アブラハムとその一族は、遊牧民として様々な土地に移り住んだ。彼らは「寄留の民」としてその都度不安定な生活を強いられ、父祖たちは不安の中で生き延びるために「失敗」も重ねたが、その中で「見えない神」に信頼し生かされる人々でもあった。
イサクの時代には飢饉があり、イサクらは良い地を求め「ゲラルにいるペリシテ人の王アビメレクのところへ行った」(26:1)。イサクは神の示しに従いゲラルに住んだが、家畜を飼うことを生業とする彼らはその土地で農耕においても成功し、「豊かになり、ますます富み栄えて、多くの羊や牛の群れそれに多くの召し使いを持つ」(26:13−14)ほどになった。すると現地のペリシテ人たちはイサクをねたむようになり、王アビメレクもイサクとその一族の勢力を不安視するようになった。
ペリシテ人は「昔、イサクの父アブラハムが僕たちの掘らせた井戸をことごとくふさぎ、土で埋めた」(26:15)。そして王アビメレクはイサクらに立ち退きを要求した。水を汲み出す「井戸」は、人間が生きていく上で非常に大切なものである。その「井戸」をふさがれることは、遊牧民であるイサクら全体にとって、死活問題であった。ペリシテ人は「井戸を自分のものにする」のではなく、「井戸をふさぐ」という行為に出た。これは他人のいのちをふさぎ、否定することである。それはひいては自分のいのちをもふさぐ結末を招く。戦争とはこのようなものである。
イサクはそこを去り、人里離れた「ゲラルの谷」に住んだ。そこにあった井戸もペリシテ人によってふさがれたが、イサクは新たに井戸を掘りなおし、豊かな水を得た。するとそれを見たゲラルの羊飼いたちは「この水は我々のものだ」(26:20)と主張した。

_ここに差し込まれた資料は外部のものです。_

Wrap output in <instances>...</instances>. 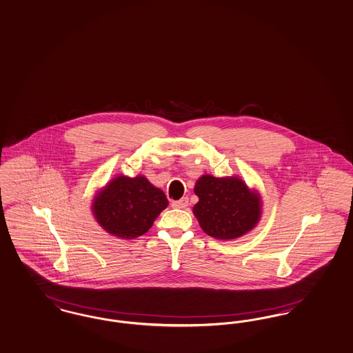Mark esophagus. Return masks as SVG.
Listing matches in <instances>:
<instances>
[{"mask_svg":"<svg viewBox=\"0 0 353 353\" xmlns=\"http://www.w3.org/2000/svg\"><path fill=\"white\" fill-rule=\"evenodd\" d=\"M188 205H189V199H188L186 196H183L180 201L172 202V207H173V208H186Z\"/></svg>","mask_w":353,"mask_h":353,"instance_id":"esophagus-1","label":"esophagus"}]
</instances>
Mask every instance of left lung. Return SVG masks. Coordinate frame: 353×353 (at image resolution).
Instances as JSON below:
<instances>
[{"mask_svg":"<svg viewBox=\"0 0 353 353\" xmlns=\"http://www.w3.org/2000/svg\"><path fill=\"white\" fill-rule=\"evenodd\" d=\"M199 201L193 214L201 228L218 240H233L252 231L261 218V196L239 177L202 176L194 186Z\"/></svg>","mask_w":353,"mask_h":353,"instance_id":"8db88e82","label":"left lung"}]
</instances>
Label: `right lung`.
<instances>
[{
	"label": "right lung",
	"instance_id": "obj_1",
	"mask_svg": "<svg viewBox=\"0 0 353 353\" xmlns=\"http://www.w3.org/2000/svg\"><path fill=\"white\" fill-rule=\"evenodd\" d=\"M168 199L145 176H117L97 193L92 214L103 230L112 236L132 240L145 234Z\"/></svg>",
	"mask_w": 353,
	"mask_h": 353
}]
</instances>
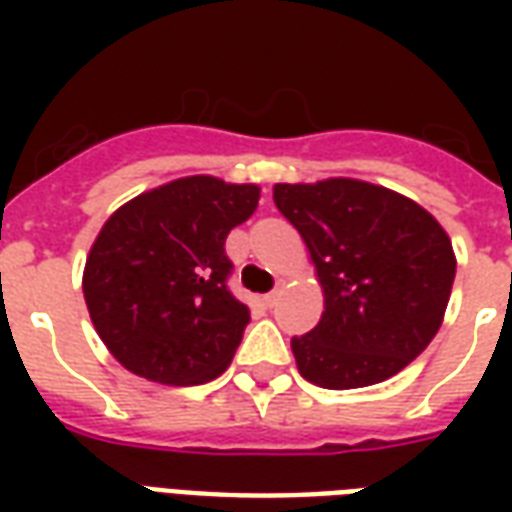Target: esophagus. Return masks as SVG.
Segmentation results:
<instances>
[{
	"label": "esophagus",
	"mask_w": 512,
	"mask_h": 512,
	"mask_svg": "<svg viewBox=\"0 0 512 512\" xmlns=\"http://www.w3.org/2000/svg\"><path fill=\"white\" fill-rule=\"evenodd\" d=\"M277 299H279V288H277V290H271V293H268V296H266V304H268V307H274V304H277Z\"/></svg>",
	"instance_id": "34e87169"
}]
</instances>
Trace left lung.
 <instances>
[{"mask_svg": "<svg viewBox=\"0 0 512 512\" xmlns=\"http://www.w3.org/2000/svg\"><path fill=\"white\" fill-rule=\"evenodd\" d=\"M279 213L299 230L323 290V315L290 348L323 389L397 376L439 332L455 252L436 216L406 194L356 178L277 183Z\"/></svg>", "mask_w": 512, "mask_h": 512, "instance_id": "8db88e82", "label": "left lung"}]
</instances>
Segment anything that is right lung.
I'll return each instance as SVG.
<instances>
[{
  "label": "right lung",
  "instance_id": "1",
  "mask_svg": "<svg viewBox=\"0 0 512 512\" xmlns=\"http://www.w3.org/2000/svg\"><path fill=\"white\" fill-rule=\"evenodd\" d=\"M257 183L189 175L136 194L95 235L82 290L95 332L128 373L167 386L222 376L249 310L227 290L224 241Z\"/></svg>",
  "mask_w": 512,
  "mask_h": 512
}]
</instances>
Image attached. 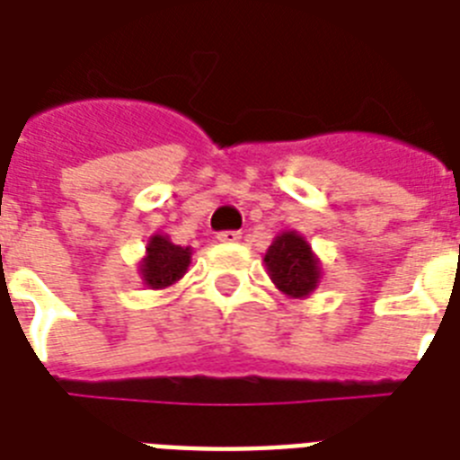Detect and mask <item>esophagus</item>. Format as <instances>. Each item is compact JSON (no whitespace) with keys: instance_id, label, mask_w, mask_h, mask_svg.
<instances>
[{"instance_id":"34e87169","label":"esophagus","mask_w":460,"mask_h":460,"mask_svg":"<svg viewBox=\"0 0 460 460\" xmlns=\"http://www.w3.org/2000/svg\"><path fill=\"white\" fill-rule=\"evenodd\" d=\"M217 238H219L222 243H238V241H241V231H219Z\"/></svg>"}]
</instances>
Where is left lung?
<instances>
[{"label": "left lung", "mask_w": 460, "mask_h": 460, "mask_svg": "<svg viewBox=\"0 0 460 460\" xmlns=\"http://www.w3.org/2000/svg\"><path fill=\"white\" fill-rule=\"evenodd\" d=\"M265 265L270 279L291 298L310 296L322 279L320 260L298 231H284L274 238L265 252Z\"/></svg>", "instance_id": "obj_1"}]
</instances>
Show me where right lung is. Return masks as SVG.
<instances>
[{"label":"right lung","instance_id":"1","mask_svg":"<svg viewBox=\"0 0 460 460\" xmlns=\"http://www.w3.org/2000/svg\"><path fill=\"white\" fill-rule=\"evenodd\" d=\"M190 248H181V245L172 243L169 236L155 234L147 241L146 258L140 260V277L143 284L150 288H166L176 284V281L186 274L188 265H190Z\"/></svg>","mask_w":460,"mask_h":460}]
</instances>
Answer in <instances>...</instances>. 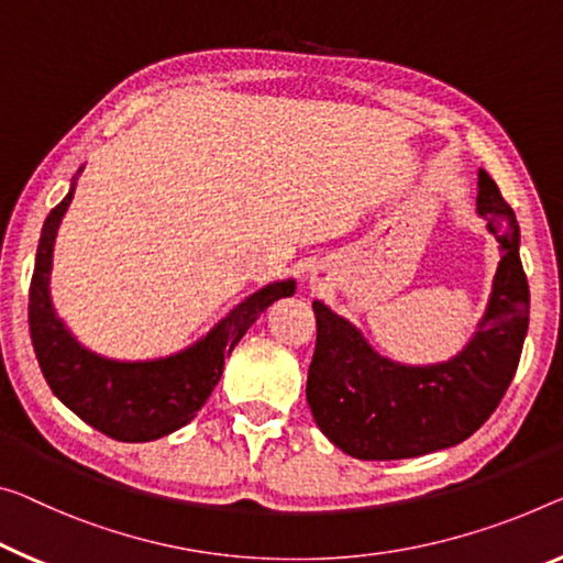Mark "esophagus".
Returning a JSON list of instances; mask_svg holds the SVG:
<instances>
[{
	"mask_svg": "<svg viewBox=\"0 0 563 563\" xmlns=\"http://www.w3.org/2000/svg\"><path fill=\"white\" fill-rule=\"evenodd\" d=\"M319 282V276H317V272L314 274H311V284H317Z\"/></svg>",
	"mask_w": 563,
	"mask_h": 563,
	"instance_id": "1",
	"label": "esophagus"
}]
</instances>
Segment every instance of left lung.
I'll use <instances>...</instances> for the list:
<instances>
[{
	"instance_id": "obj_1",
	"label": "left lung",
	"mask_w": 563,
	"mask_h": 563,
	"mask_svg": "<svg viewBox=\"0 0 563 563\" xmlns=\"http://www.w3.org/2000/svg\"><path fill=\"white\" fill-rule=\"evenodd\" d=\"M478 216L500 244L486 314L471 342L438 365H400L372 350L347 319L314 301L317 347L307 402L319 430L360 461H400L443 451L471 438L516 375L529 332V282L516 213L496 180L478 170Z\"/></svg>"
}]
</instances>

イサクらはまた場所を移して井戸を掘りなおすが、「それについても争いが生じた」(26:21)。
イサクは再び場所を移し、井戸を掘った。そして更にベエル・シェバへ移った。争いを避け、みじめな生活を強いられるのにもかかわらず争いの場から身を退いたイサクに神は祝福を与えた。それは「神が共にいてくださり、守ってくださる」という祝福にとどまらない。祝福を受ける者は、「神の計画を担う者」「神の祝福をたずさえ行く者」とされていくのである。
その後、ペリシテの王アビメレクは部下と共にイサクを訪ねた。彼らは「主があなたと共におられることがよく分かった」(26:28)と言い、互いに危害を加えないという誓約を交わすことを願った。こうしてイサクとアビメレクが契約を結び合うことによって平和がもたらされ、アビメレクらは「安らかに去っていった」(26:31)。このように、安らかに共に生きるための誓いを立てた場所が「ベエル・シェバ」(26:33)と呼ばれるようになったのである。
徹底して争わないイサクの生き方を神は祝福され、平和の担い手とされた。しかし「徹底して争わない」ことは現実には大変難しい。「この世」を絶対化する限りは、「より強く、より大きく!」と争わざるを得ない。「この世」のことで勝負をつけようとする限り、平和は来ない。「この世がすべてではない、神の祝福こそが幸いの源だ」というところに立つことで、平和がもたらされるのである。